Lab environment topology

Overview Picture

PayNow Demo Lab Architecture

Hyper Protect Virtual Servers 2.1.x provides an IBM-provided and -supported Secure Execution-enabled KVM image that runs on a Linux LPAR on an IBM Z or LinuxONE server.

Hyper Protect Virtual Servers (HPVS) requires you to specify your workload via a "contract" that you define.

Within the contract you specify an OCI-compliant image that provides your workload.

For our lab this LPAR is running RHEL 8.5. You can use any distribution on IBM Z or LinuxONE that supports Secure Execution- i.e., recent versions of Ubuntu and SUSE as well as RHEL.

In the lab, you will run the a demonstration application called the PayNow Demo in two places- you will run it once in a standard KVM guest, and you will run it once in an HPVS KVM guest protected by Secure Execution.

You will access both instances of the PayNow demo from a web browser and enter data representing sensitive information such as name, credit card number, credit card security code, etc. This should be fictitious data that you make up for learning purposes in the lab.
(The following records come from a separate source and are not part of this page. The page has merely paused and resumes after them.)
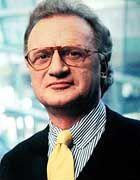 Thomas Fischer, Jahrgang 1947, ist promovierter Ökonom und gilt als ausgewiesener Fachmann für die internationalen Finanzmärkte. Bei der Deutschen Bank war er lange Jahre Chef des Handels mit Finanz-Derivaten (Optionen, Futures, Swaps) und seit 1999 als Mitglied des Vorstands zuständig für das Controlling und die Risikokalkulation der Handels- und Kreditaktivitäten des Konzerns. Im Januar schied er aus dem Vorstand aus, weil er die von Bankchef Joseph Ackermann durchgesetzte neue Management-Struktur nach amerikanischem Vorbild nicht akzeptieren wollte.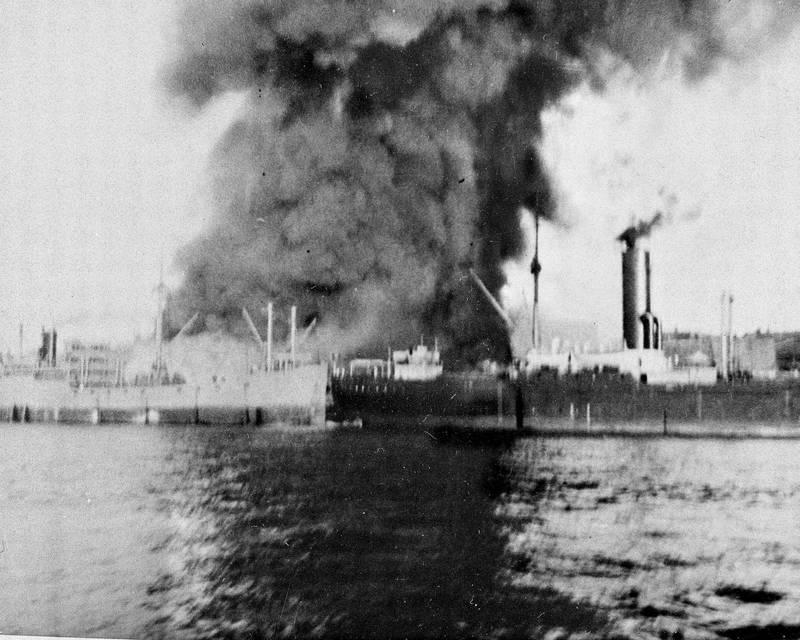 Alliert bombeangrep mot tyske skip i Kirkenes, som ble den mest bombede by på Europas fastland. (I alt 300 angrep).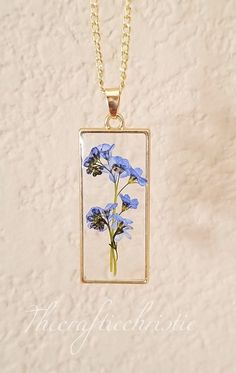 Resin Jewlery, Resin Necklace, Blue Necklace, Flower Necklace, Flower Jewelry, Cute Jewelry, Jewelry Crafts, Jewelry Art, Handmade Jewelry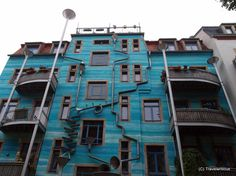 A private building Turns Into Rube-Goldberg Machine When It Rains in Dresden, Germany. Blog Architecture, Innovative Architecture, Resorts, Photo D'architecture, Rube Goldberg Machine, Blue Building, Building Facade, Water Walls, When It Rains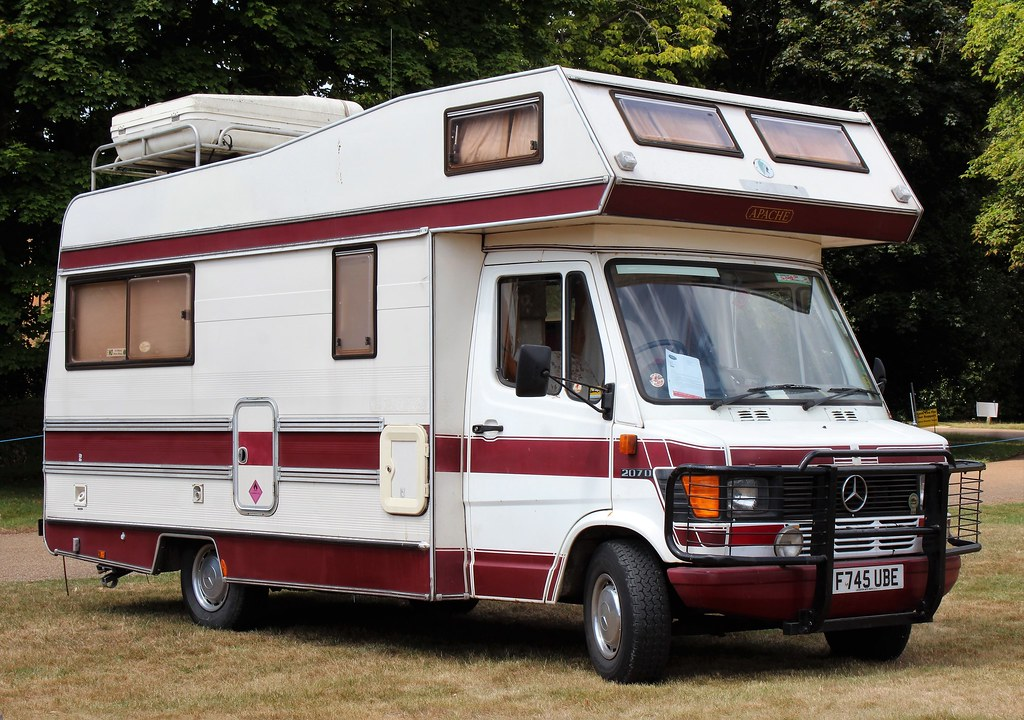 The world 39 s best photos of 207d and mercedes flickr hive for Camper mercedes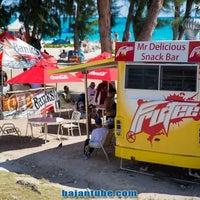 Foto scattata a Mr. Delicious Snack Bar da Mr. Delicious Snack Bar il 4/6/2014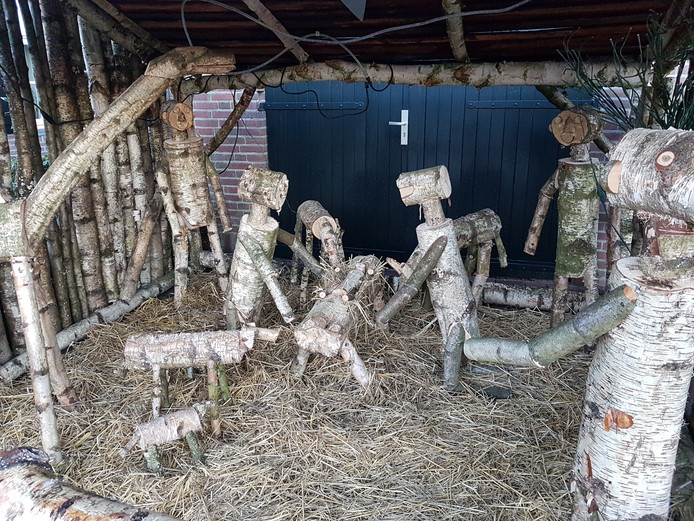Een kerststal, volledig van berkenhout, aan Barrierweg 11.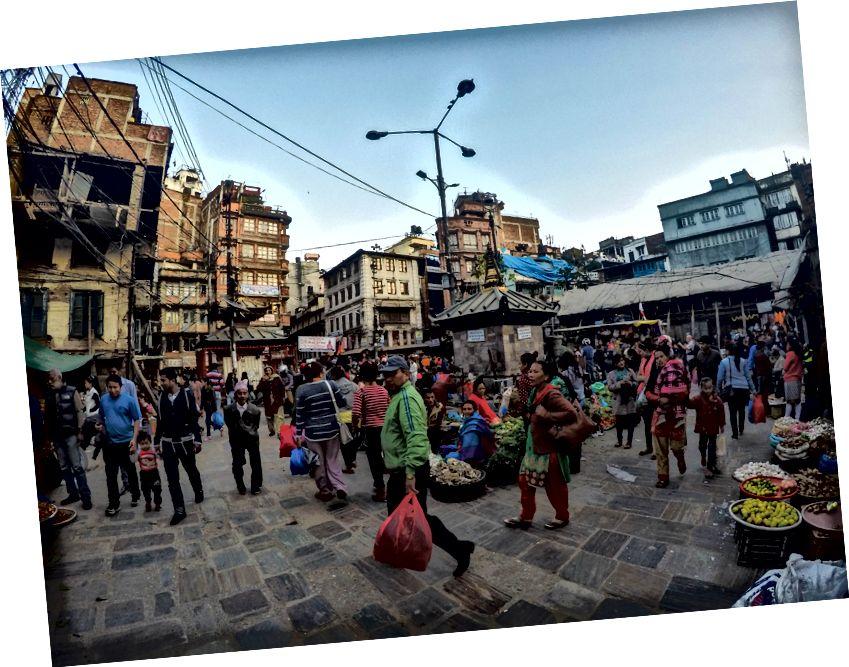 Pasar yang sibuk di Kathmandu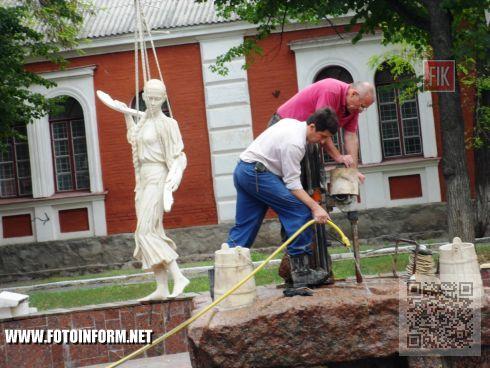 Вчера, 21 августа, на Театральной площади Кировограда проходили работы по установлению скульптуры Наталки Полтавки на место, где она изначально радовала горожан.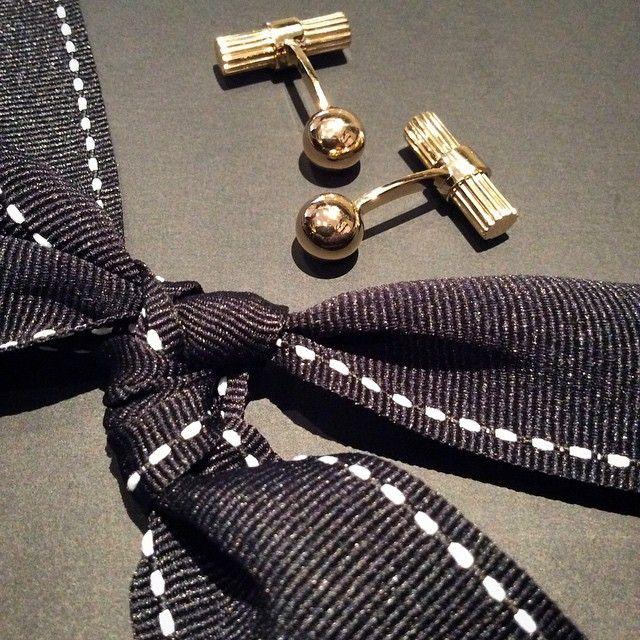 Treat the man in your life with these stylish Tom Ford cufflinks! Shop: RichDiamonds.com  #Cufflinks #TomFord #Fashion #Gents #YellowGold #Jewellery #POTD #Branded #Love #Luxury #Style #Valentines #Gift #London #BondStreet #RichDiamonds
From each instance of PayNow you will take a memory dump of the KVM guest and by following the lab instructions you will see that an insider attack from a malicious system administrator could extract sensitve data from the standard KVM guest, and then you will see that this insider attack fails when attempted against an HPVS KVM guest, mitigating against the insider attack, thus demonstrating the value of Confidential Computing as implemented by Hyper Protect Virtual Servers 2.1.x.

Your HPVS KVM guest that will run PayNow will be configured to write log messages to an rsyslog service. For the lab, you will configure this rsyslog service on the same standard KVM guest that you are using for running the "unprotected" version of PayNow

During the lab you will log in to two servers:

  1. The RHEL 8.5 host. From here you will launch your Ubuntu KVM guest. You will also use your host login to define the "contract" that HPVS expects so that you can launch your HPVS KVM Guest for the PayNow demo.

  2. You will log in to your Ubuntu KVM guest for configuring the rsyslog service and for running the PayNow demo

You will not log in directly to your HPVS KVM Guest for the PayNow demo, but you will be accessing the PayNow demo from a web browser.

Lab logistics

Except for the RHEL Jumpbox, the systems used in the lab are in the IBM Washington Systems Center (WSC) in the WSC's private network. Access to the WSC private network is through a virtual private network (VPN) client running on the RHEL Jumpbox. The instructors access each student's RHEL Jumpbox in order to log in via the VPN client. Students access their jumpbox from a web browser- other than a modern web browser, no additional software is required on the student's laptop or workstation.

During the lab, students will be directed to open two terminal windows on their jumpbox- one will be designated for working on the RHEL host and the other will be designated for working on their KVM standard Ubuntu guest. Two separate terminal profiles have been created on the jumpbox- one for the RHEL host and one for the KVM standard Ubuntu guest- which have different background and text colors which will help the student more easily differentiate between the two windows. The student may wish to use a single terminal window with two tabs- one with each terminal profile- instead of two different windows. It is fine to do so.

Terminal profiles we have defined in your jumpbox

The terminal profile we have set up for you to run commands in the RHEL host looks like this:

The terminal profile we have set up for you to run commands in your Ubuntu KVM Guest looks like this:

You are free to change the look and feel of the terminal profiles to what suits you, but the lab is written with the assumption that you are using the profiles we have set up for you. This matters only in that we may show images in the lab in an effort to help ensure you are working on the correct system when you are entering commands.